Real vs Nominal (Interest rates and GDP)
This post is for all those lucky public school teachers out there who make $28,000 a year. Have you ever wished that you could use those dollars in, for example, 1914. I'm sure you've considered it. Just think! If I had only been able to take $100 of my money and put it into Coca-Cola. I'd be rich!
I know you all realize this is just wishful fancy. However, I must burst your bubble further. Just as you cannot go back in time, you also cannot assume $28,000 of currency in 2008 translates into the same thing in 1914. We have to take into account that word that homeowners love (because it makes them wealthier), and teachers hate (because they live on fixed income) Inflation!
This is the difference between real and nominal variables in economics, real variables have been adjusted for inflation.

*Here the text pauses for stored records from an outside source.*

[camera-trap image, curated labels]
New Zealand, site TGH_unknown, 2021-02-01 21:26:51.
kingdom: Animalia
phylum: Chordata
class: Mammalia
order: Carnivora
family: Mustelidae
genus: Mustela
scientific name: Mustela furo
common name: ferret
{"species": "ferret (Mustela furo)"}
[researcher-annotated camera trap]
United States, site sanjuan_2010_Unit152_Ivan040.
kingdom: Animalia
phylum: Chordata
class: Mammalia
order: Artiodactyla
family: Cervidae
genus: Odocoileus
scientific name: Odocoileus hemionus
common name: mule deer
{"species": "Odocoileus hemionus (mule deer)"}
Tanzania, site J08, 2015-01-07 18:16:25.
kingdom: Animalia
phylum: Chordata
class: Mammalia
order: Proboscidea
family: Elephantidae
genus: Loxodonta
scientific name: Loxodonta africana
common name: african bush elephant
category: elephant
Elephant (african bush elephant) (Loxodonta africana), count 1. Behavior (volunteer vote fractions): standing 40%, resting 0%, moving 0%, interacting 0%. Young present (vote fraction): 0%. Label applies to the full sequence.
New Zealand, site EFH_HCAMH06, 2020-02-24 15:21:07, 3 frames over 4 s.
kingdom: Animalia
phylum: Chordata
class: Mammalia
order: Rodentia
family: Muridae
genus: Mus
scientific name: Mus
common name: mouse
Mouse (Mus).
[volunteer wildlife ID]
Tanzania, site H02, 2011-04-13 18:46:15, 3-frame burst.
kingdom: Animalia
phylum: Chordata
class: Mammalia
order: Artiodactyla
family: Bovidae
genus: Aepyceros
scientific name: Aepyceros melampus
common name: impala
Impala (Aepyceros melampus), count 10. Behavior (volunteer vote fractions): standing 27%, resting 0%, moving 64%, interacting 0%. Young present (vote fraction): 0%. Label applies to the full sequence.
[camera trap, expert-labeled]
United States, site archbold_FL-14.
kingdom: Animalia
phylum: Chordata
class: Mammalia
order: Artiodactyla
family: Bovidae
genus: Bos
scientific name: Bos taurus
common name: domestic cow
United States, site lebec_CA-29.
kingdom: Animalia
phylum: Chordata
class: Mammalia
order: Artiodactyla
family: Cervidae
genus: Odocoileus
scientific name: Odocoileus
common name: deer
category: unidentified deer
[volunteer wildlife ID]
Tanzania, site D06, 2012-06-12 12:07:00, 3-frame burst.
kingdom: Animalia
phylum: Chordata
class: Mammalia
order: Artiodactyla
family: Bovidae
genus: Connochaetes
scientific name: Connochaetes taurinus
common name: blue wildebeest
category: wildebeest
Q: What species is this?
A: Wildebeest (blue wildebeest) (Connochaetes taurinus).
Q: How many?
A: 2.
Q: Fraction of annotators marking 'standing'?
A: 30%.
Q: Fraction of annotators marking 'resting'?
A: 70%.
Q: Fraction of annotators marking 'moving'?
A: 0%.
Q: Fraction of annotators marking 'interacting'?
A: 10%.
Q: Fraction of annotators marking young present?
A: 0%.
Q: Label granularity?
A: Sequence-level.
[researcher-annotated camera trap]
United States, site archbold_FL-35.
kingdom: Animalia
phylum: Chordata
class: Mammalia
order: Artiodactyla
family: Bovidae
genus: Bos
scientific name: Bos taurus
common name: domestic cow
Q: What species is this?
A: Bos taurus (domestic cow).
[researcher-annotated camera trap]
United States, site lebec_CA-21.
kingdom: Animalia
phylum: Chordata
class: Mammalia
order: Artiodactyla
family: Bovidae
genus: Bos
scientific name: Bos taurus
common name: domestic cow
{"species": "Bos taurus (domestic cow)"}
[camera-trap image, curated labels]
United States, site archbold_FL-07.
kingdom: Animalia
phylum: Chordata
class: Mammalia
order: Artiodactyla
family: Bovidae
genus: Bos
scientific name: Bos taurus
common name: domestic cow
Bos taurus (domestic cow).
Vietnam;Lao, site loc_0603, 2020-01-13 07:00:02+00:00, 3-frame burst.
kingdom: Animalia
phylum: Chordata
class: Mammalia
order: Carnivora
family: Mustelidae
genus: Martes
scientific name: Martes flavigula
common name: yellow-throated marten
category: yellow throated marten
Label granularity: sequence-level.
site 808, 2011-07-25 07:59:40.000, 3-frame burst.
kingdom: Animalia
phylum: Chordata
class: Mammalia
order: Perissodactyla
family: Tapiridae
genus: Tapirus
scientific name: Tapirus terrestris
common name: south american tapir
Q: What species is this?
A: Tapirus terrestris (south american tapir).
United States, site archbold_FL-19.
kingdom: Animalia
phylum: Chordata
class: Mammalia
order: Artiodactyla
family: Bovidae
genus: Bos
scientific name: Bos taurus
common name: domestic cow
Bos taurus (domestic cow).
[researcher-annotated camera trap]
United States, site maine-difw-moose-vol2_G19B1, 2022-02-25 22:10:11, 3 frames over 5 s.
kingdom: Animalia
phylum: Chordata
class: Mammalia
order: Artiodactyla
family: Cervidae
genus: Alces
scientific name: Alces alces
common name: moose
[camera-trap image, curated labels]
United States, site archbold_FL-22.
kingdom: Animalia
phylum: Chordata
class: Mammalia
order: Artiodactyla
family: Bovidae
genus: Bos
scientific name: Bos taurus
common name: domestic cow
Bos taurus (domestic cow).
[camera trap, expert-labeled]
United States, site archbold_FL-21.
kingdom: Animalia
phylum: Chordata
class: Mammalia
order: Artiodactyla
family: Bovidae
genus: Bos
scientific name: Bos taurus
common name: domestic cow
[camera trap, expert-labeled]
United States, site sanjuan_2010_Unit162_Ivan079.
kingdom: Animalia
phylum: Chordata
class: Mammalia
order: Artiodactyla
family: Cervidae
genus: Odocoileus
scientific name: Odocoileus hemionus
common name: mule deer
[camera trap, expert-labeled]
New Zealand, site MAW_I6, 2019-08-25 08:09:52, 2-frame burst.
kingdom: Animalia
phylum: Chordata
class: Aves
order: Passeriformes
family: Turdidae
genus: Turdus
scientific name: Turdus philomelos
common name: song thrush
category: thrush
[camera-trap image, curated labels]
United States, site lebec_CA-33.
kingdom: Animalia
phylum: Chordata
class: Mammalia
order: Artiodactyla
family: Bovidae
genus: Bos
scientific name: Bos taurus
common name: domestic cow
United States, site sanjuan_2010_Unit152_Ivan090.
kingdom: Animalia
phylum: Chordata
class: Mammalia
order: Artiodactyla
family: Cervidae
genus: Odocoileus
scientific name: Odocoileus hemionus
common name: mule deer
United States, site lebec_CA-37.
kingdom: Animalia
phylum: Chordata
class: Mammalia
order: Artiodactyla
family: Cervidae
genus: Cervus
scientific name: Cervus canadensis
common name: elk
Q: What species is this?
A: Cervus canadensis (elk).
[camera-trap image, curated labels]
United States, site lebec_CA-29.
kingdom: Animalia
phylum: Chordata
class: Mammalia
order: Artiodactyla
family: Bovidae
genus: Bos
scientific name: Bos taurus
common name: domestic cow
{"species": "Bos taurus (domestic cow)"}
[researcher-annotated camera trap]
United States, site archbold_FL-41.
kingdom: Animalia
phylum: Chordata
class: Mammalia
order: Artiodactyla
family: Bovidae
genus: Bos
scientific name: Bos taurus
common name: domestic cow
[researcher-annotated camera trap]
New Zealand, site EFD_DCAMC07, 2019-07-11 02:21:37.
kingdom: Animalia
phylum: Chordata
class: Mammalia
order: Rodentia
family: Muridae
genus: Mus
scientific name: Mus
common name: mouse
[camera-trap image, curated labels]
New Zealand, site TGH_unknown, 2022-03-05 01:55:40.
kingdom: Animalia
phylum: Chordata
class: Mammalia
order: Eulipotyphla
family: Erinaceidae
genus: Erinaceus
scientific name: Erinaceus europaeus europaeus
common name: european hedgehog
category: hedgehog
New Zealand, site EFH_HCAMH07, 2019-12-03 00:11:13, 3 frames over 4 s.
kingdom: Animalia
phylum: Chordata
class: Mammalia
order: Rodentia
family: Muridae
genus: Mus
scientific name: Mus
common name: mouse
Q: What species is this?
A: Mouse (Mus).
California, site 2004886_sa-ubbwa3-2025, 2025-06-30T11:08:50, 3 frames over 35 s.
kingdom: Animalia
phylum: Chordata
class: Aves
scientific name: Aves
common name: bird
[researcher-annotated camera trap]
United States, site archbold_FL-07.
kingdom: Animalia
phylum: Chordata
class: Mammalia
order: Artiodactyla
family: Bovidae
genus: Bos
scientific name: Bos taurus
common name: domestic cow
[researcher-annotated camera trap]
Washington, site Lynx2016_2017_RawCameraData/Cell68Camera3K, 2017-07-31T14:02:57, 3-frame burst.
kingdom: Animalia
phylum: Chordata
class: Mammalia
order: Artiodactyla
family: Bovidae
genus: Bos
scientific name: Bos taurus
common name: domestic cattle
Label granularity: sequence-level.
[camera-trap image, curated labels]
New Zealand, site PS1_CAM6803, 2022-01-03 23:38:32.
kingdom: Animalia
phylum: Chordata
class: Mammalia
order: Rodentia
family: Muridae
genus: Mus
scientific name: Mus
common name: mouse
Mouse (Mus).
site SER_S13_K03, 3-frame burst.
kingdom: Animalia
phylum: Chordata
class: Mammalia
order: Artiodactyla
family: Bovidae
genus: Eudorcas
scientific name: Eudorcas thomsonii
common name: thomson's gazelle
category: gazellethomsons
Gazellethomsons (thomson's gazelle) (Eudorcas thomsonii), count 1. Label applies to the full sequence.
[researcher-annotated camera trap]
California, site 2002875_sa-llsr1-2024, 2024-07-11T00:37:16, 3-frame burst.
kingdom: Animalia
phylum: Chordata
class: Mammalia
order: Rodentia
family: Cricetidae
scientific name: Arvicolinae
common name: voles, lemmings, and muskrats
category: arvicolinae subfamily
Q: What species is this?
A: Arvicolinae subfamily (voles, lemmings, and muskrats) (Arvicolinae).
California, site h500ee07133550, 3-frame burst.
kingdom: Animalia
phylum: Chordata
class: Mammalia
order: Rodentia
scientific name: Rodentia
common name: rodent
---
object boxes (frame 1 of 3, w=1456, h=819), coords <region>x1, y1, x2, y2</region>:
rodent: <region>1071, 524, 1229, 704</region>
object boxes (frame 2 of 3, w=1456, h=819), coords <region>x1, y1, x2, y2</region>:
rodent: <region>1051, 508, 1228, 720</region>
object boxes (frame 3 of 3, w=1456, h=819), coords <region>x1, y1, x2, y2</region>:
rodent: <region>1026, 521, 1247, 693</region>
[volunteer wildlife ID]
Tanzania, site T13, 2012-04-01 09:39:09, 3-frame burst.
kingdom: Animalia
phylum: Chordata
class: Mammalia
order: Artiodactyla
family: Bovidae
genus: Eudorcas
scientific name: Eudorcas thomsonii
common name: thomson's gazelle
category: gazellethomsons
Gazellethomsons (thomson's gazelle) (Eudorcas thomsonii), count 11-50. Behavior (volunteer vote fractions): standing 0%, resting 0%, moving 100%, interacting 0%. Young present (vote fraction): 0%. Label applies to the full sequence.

For example, say as a teacher you make $28,000 a year. However, you do not receive pay raises and every year inflation causes the price level to increase by 5% generally. You might think you income is staying the same. But it turns out, to your dismay, that you are effectively receiving a 5% paycut every year!
In the same line of thinking. Let's say our GDP grew a nominal rate of 8% from 2007-2008. However, inflation was 6%. Adjusted for inflation, our GDP would have grown by a real rate of 2%.
It also works the same way for interest rates. Let's say you put money into a savings account at 2% interest. However, inflation is usually around 3% even in a healthy economy. You are in fact losing 1% of the value of your money by putting it into a savings account!
Therefore, you have to be wary of inflation when you are considering your financial future. You may think you are gaining something or only losing a little, when it fact it is more than you bargained for! Yet, inflation can be a good thing for some people. As I previously stated for someone who owns a home. If the rate of inflation is higher than the real interest rate, your home gains value by just sitting there!